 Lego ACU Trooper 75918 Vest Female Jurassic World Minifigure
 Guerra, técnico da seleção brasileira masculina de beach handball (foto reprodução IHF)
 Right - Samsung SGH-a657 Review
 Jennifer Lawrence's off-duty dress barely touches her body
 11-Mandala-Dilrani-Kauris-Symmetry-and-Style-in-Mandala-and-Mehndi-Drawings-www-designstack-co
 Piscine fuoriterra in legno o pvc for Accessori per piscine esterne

————————

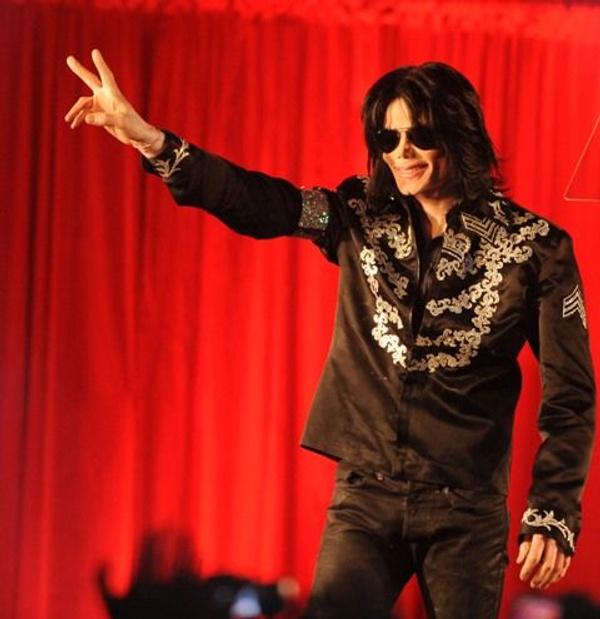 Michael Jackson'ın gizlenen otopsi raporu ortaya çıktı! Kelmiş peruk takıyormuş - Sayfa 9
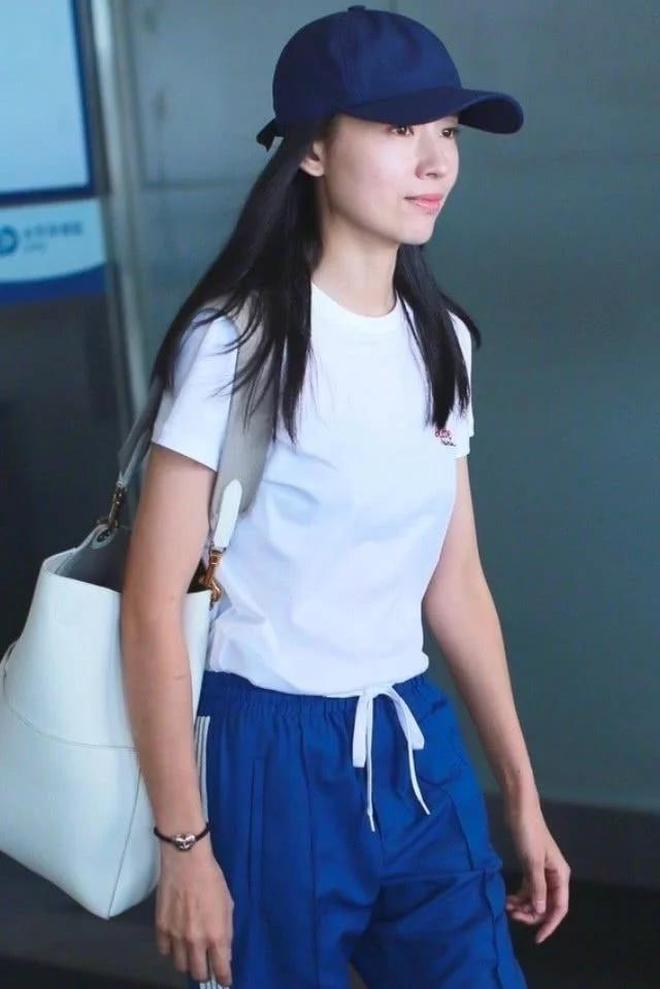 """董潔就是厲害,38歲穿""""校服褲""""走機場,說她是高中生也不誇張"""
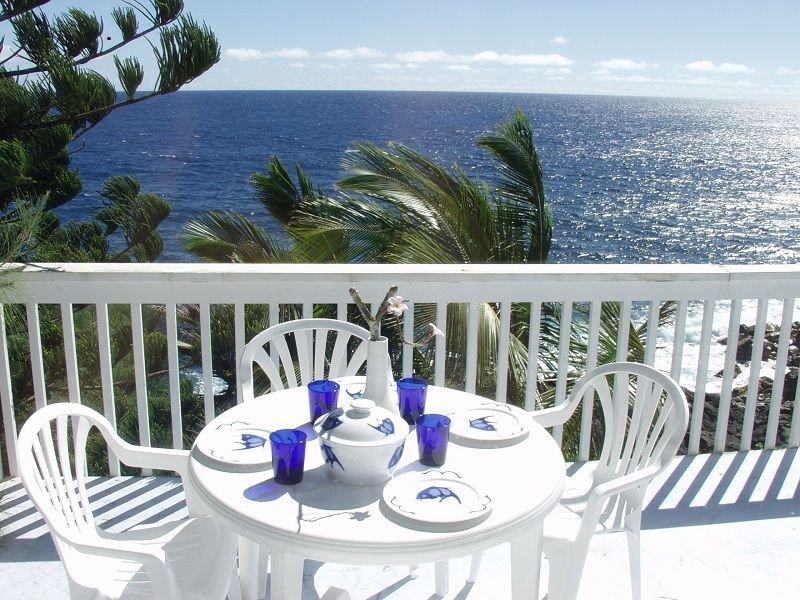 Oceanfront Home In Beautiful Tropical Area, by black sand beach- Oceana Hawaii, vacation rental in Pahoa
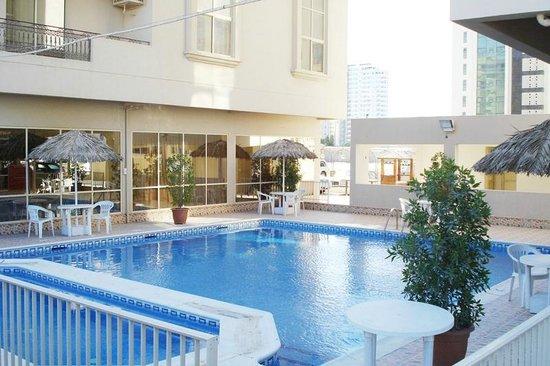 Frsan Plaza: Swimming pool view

————————

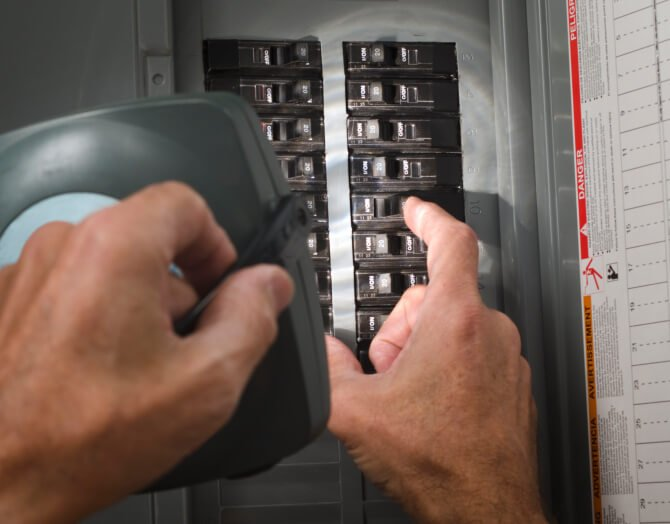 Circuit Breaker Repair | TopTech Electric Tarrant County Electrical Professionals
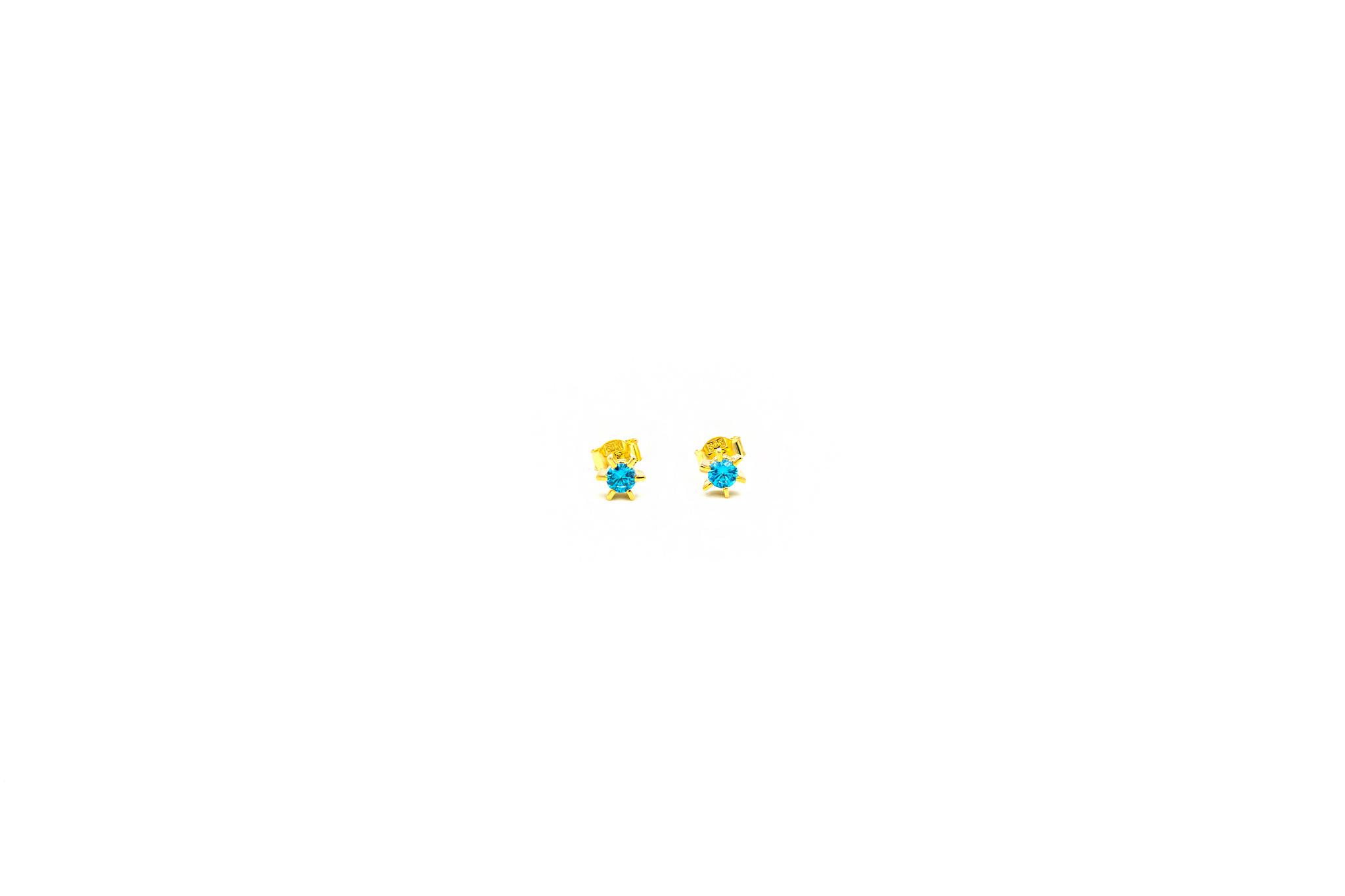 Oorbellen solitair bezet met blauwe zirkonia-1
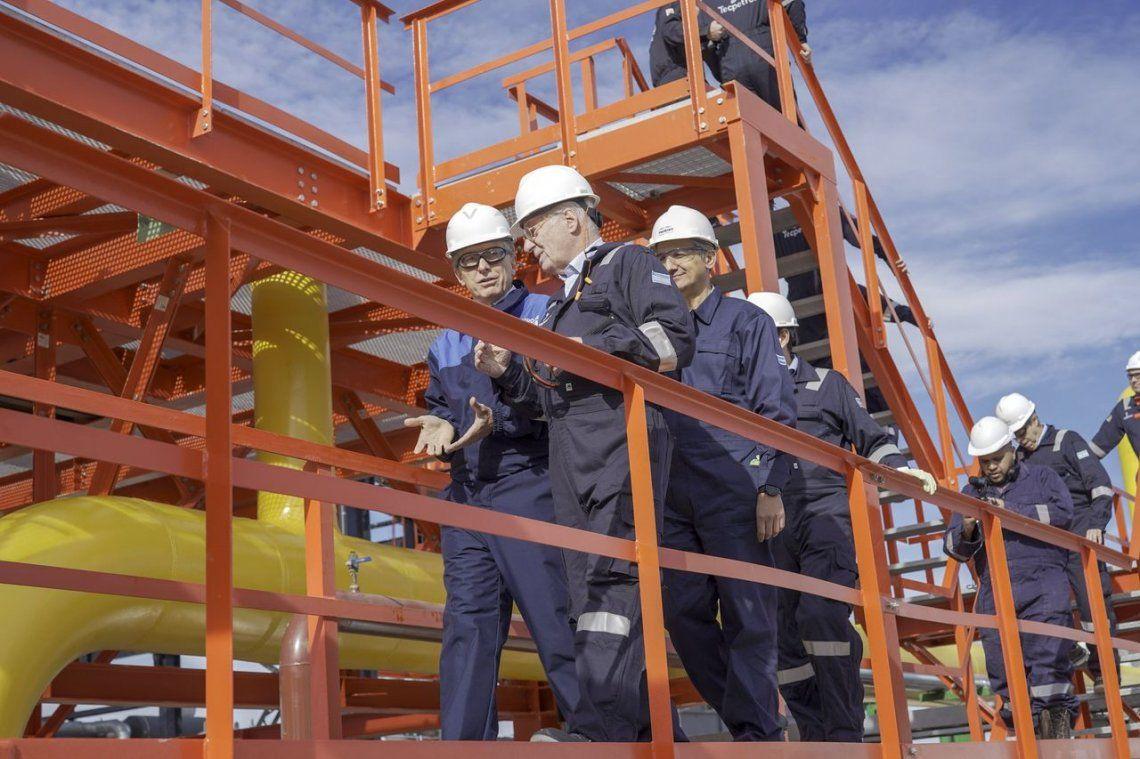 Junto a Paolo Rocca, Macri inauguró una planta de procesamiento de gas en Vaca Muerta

————————

# Activity:
Output exactly the lines of the material above from the one containing "Jennifer Lawrence's off-duty" up to and including the one containing "Piscine fuoriterra in".

# Task solution:
 Jennifer Lawrence's off-duty dress barely touches her body
 11-Mandala-Dilrani-Kauris-Symmetry-and-Style-in-Mandala-and-Mehndi-Drawings-www-designstack-co
 Piscine fuoriterra in legno o pvc for Accessori per piscine esterne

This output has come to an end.